Oleh. Ummu Alkhalifi (Anggota Komunitas Setajam Pena)
Ketimpangan ekonomi dalam negeri, yang semakin menjungkirbalikan rakyat ini kian menjadi. Hingga rela meraih sumber kehidupan di negeri seberang, dengan harapan terentaskan dari lilitan sulitnya kehidupan. Namun, apalah daya, bukan uang yang mereka dapatkan, namun siksaan hingga nyawa pun melayang.
Sebagaimana dilansir BBC.com (3/3/2023), kisah menyedihkan perempuan asal Nusa Tenggara Barat yaitu Mariance salah satu mantan pekerja Migran yang mengalami kekejaman oleh majikannya. Berawal dari ketertarikan pada tawaran kerja di Malaysia, dirinya mengaku ingin membantu kesulitan ekonomi dalam keluarga yang kurang bahkan tidak cukup. Akhirnya, dia putuskan berangkat ke negeri seberang, Malaysia.
Namun, siapa sangka, bukan gaji bulanan yang Mariance dapatkan, melainkan siksaan dan kekejaman dari tangan majikan selama 8 tahun lamanya. Hingga dia lupa rasa akan sakit badan dan hancurnya jiwa, yang ada hanyalah bagaimana dirinya bisa bertahan hidup hingga terlepas dari jeratan siksaan sang majikan.

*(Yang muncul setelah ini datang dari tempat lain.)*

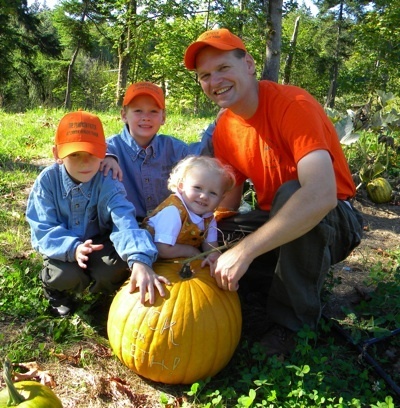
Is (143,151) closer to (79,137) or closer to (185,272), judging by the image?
(79,137)

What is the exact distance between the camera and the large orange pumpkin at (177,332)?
6.97 feet

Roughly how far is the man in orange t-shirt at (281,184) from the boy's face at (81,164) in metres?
0.78

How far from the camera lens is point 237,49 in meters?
2.55

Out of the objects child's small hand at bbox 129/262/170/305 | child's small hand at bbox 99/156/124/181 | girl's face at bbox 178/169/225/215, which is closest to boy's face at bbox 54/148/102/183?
child's small hand at bbox 99/156/124/181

Salah seorang polisi anggota Satgas Anti-Trafficking Kepolisian Daerah NTT menemui Meriance setelah ia kembali ke NTT pada 2015, dan tergerak untuk mengejar para perekrut. Pada 2018, para pelaku Tedy Moa dan Piter Boki dijatuhi hukuman penjara masing-masing lima dan tiga tahun atas tuduhan tindak pidana perdagangan orang.
Naudzubillah, inilah kekejaman hidup yang berawal dari sulitnya memenuhi kebutuhan. Demi anak dan keluarga, seorang ibu yang seharusnya menjadi tempat belaian lembut dalam sebuah keluarga, rela berkorban meletakkan semua bentuk kasih sayangnya demi tuntutan kebutuhan.
Bahkan masih banyak Mariance-Mariance lainnya yang bernasib malang dan menjadi korban dari perdagangan manusia yang menimpa para Pekerja Migran Indonesia. Ini menunjukan betapa kejamnya perdagangan manusia dan betapa lemahnya peranan negara dalam menyikapi peemasalahan yang sangat kompleks tersebut.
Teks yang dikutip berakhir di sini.